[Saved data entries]
- - - -

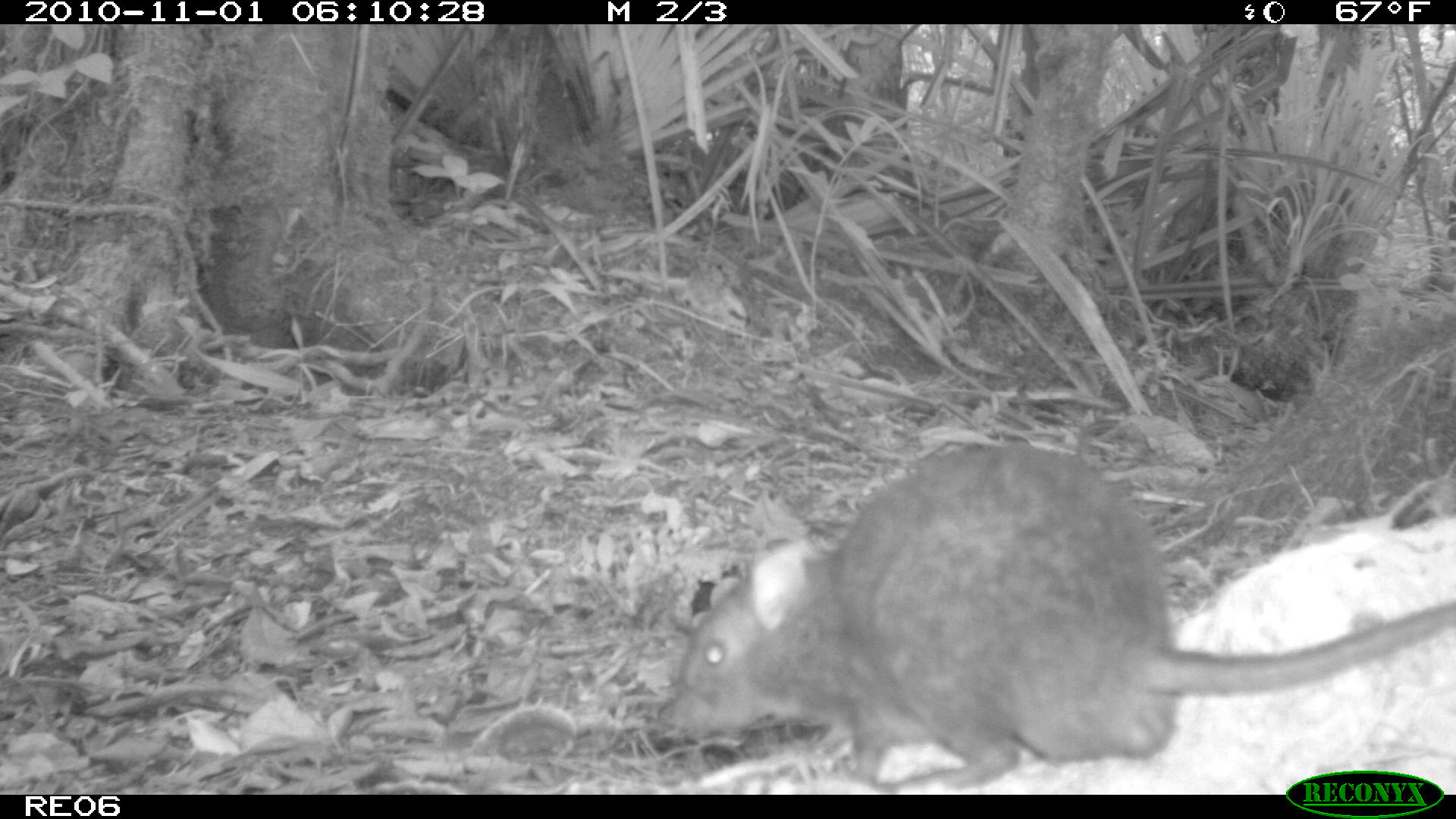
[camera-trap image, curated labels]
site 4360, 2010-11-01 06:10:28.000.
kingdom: Animalia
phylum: Chordata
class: Mammalia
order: Rodentia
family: Muridae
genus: Rattus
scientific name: Rattus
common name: rodent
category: unknown rat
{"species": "unknown rat (rodent) (Rattus)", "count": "1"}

- - - -

**Problem details:** Excluding the pictures, reproduce every entry exactly as given.

**Answer below:**
[camera-trap image, curated labels]
site 4360, 2010-11-01 06:10:28.000.
kingdom: Animalia
phylum: Chordata
class: Mammalia
order: Rodentia
family: Muridae
genus: Rattus
scientific name: Rattus
common name: rodent
category: unknown rat
{"species": "unknown rat (rodent) (Rattus)", "count": "1"}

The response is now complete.